**WHAT THIS TASK INVOLVES:**
Find all lines below containing the string "mouse" and return them.

[Records drawn from a dataset]
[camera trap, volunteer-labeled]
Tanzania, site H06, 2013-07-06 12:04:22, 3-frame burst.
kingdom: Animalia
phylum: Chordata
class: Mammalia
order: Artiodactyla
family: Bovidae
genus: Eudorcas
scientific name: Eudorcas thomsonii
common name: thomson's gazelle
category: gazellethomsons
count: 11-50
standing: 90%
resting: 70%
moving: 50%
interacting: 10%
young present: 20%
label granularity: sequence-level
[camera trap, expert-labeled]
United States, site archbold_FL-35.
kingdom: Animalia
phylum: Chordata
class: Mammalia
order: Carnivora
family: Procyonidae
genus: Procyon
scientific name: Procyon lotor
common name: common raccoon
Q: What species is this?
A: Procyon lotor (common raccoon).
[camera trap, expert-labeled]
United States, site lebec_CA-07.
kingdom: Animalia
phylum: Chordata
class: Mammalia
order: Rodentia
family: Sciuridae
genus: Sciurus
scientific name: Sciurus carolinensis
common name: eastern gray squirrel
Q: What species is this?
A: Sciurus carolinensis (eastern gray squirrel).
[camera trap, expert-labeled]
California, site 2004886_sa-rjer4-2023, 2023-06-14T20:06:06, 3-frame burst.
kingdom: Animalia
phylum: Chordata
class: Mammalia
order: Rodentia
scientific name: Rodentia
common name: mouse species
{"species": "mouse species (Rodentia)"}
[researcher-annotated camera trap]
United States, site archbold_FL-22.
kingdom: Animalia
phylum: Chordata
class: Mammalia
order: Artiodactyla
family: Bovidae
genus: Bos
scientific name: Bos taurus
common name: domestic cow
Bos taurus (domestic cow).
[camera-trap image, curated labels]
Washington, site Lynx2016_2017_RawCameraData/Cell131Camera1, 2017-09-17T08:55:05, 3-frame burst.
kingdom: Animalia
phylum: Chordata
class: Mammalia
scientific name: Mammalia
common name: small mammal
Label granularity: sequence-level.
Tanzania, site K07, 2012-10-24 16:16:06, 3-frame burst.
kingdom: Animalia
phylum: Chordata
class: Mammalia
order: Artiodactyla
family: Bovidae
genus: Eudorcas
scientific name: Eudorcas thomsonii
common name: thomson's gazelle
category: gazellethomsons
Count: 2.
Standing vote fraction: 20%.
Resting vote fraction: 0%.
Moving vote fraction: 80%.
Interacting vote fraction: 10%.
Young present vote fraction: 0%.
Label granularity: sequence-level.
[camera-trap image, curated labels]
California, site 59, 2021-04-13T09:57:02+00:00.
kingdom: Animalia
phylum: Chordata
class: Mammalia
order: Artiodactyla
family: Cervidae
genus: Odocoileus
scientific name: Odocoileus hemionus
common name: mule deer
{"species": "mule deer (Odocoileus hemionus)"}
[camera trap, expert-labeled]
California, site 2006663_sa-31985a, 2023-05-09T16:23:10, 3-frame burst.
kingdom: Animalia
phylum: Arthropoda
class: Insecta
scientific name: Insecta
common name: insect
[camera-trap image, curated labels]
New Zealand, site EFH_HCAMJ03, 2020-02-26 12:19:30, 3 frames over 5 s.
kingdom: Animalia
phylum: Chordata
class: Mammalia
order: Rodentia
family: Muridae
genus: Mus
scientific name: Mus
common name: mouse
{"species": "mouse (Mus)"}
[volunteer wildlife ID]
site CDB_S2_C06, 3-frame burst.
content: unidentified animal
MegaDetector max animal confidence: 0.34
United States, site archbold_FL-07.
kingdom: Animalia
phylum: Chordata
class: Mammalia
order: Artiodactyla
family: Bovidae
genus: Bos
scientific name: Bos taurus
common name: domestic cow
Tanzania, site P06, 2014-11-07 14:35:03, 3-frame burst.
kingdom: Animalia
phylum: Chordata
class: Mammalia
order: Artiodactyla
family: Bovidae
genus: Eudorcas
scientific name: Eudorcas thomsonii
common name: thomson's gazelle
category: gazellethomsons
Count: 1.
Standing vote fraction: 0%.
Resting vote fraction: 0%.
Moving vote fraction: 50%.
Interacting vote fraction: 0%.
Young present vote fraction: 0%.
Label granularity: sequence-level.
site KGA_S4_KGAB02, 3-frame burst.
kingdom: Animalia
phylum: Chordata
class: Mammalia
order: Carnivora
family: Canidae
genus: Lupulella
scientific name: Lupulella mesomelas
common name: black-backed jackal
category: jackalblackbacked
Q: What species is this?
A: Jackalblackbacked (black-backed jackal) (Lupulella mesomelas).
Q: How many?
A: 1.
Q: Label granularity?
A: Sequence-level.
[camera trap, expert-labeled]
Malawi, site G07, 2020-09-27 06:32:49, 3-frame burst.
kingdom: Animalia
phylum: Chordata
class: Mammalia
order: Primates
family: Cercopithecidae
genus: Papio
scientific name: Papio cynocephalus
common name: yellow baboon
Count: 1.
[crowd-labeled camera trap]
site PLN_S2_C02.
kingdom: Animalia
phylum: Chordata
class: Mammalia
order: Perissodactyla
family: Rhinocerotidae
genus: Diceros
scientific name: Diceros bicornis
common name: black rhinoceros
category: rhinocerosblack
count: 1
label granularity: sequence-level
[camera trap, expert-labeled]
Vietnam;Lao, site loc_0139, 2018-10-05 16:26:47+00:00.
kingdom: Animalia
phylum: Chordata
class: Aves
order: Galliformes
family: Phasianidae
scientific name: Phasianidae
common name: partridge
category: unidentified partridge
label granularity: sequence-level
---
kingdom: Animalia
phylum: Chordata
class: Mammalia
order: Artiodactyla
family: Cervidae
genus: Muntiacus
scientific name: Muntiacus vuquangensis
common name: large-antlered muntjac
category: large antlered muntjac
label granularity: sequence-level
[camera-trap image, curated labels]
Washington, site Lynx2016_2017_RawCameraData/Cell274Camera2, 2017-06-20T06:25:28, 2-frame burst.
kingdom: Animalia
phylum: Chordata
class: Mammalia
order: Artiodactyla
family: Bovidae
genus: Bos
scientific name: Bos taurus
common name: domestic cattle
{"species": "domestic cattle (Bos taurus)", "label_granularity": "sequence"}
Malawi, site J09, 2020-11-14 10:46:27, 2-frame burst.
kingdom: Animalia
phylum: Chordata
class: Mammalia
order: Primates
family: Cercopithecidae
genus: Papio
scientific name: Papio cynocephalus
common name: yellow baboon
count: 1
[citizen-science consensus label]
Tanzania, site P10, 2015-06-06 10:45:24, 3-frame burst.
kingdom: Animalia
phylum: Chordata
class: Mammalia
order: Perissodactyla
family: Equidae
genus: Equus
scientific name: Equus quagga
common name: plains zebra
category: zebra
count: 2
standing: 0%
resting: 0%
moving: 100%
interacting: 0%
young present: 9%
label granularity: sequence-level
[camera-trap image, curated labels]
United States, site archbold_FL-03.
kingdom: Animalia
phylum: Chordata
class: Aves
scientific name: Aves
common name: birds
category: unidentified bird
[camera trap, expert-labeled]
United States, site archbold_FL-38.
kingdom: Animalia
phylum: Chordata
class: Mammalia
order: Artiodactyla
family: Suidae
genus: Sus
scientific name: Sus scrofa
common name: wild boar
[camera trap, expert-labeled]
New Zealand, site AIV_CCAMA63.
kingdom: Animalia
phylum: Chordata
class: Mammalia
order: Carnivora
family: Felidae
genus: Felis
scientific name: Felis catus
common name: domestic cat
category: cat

**WRITTEN ANSWER:**
common name: mouse species
{"species": "mouse species (Rodentia)"}
common name: mouse
{"species": "mouse (Mus)"}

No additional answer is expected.